----- READING TEXT -----

The pipeline, stage by stage
A run proceeds through nine stages, split into a deterministic setup phase and an adversarial runtime phase.
Suitability check
A fast pass decides whether the claim is well-served by debate at all — checking evidence retrievability and flagging claims that are time-sensitive or self-referential. Runs at temperature 0.
Decomposition
The claim is split into mutually-exclusive, collectively-exhaustive sub-claims, each with one precise retrieval directive (the exact search query to run). A MECE self-check retries if the split overlaps or leaves gaps.
Round-1 retrieval
The orchestrator executes each directive against live web search, tiering sources (T1 = government/regulatory/primary, T2 = secondary), and — under backtest mode — scrubbing any evidence dated after the as-of date. Results are cached so an identical query returns identical evidence across runs.
Round 1 — Case For ∥ Case Against
Both debaters run in parallel, each producing a structured argument per sub-claim with an implied score, an epistemic-confidence rating, and cited sources. They argue from the same injected evidence.
R1 Moderator → progressive retrieval
The moderator reads both R1 arguments, identifies the single decisive dispute, and writes one new search query to resolve it. This is progressive RAG: retrieval in Round 2 is conditioned on what the debate actually contested, not fixed up front.
Round-2 retrieval
The new directive is executed, expanding the evidence pool with material targeted at the live dispute.
Round 2 — rebuttal, in parallel
Each side argues again with the new evidence and the opponent's R1 argument in view, explicitly addressing the rebuttal. Position changes must be justified by specific new evidence, not rhetorical pressure.
Final adjudication
The Final Moderator receives all four arguments — anonymized and in randomized order so it weighs evidence, not which side or slot produced it — and synthesizes a per-sub-claim verdict, an overall score, the decisive sources, and a "what would change this" analysis.
Score, interval & citations
The overall score is assembled, an uncertainty interval is computed (empirically when moderator self-consistency is on, otherwise from sub-claim dispersion), a tail constraint caps unsupported high scores, and the cited evidence is attached.

-----

From the text on the debate pipeline, extract the passage that begins at the words that have "Decomposition" and stop after "same injected evidence.", copying it word for word.

----- GIVEN RECORDS -----

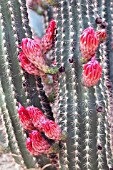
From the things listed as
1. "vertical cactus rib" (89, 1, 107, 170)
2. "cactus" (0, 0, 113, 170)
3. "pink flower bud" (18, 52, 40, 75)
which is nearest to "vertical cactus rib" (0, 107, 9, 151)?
"cactus" (0, 0, 113, 170)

-----

_EXERCISE OUTPUT_:
Decomposition
The claim is split into mutually-exclusive, collectively-exhaustive sub-claims, each with one precise retrieval directive (the exact search query to run). A MECE self-check retries if the split overlaps or leaves gaps.
Round-1 retrieval
The orchestrator executes each directive against live web search, tiering sources (T1 = government/regulatory/primary, T2 = secondary), and — under backtest mode — scrubbing any evidence dated after the as-of date. Results are cached so an identical query returns identical evidence across runs.
Round 1 — Case For ∥ Case Against
Both debaters run in parallel, each producing a structured argument per sub-claim with an implied score, an epistemic-confidence rating, and cited sources. They argue from the same injected evidence.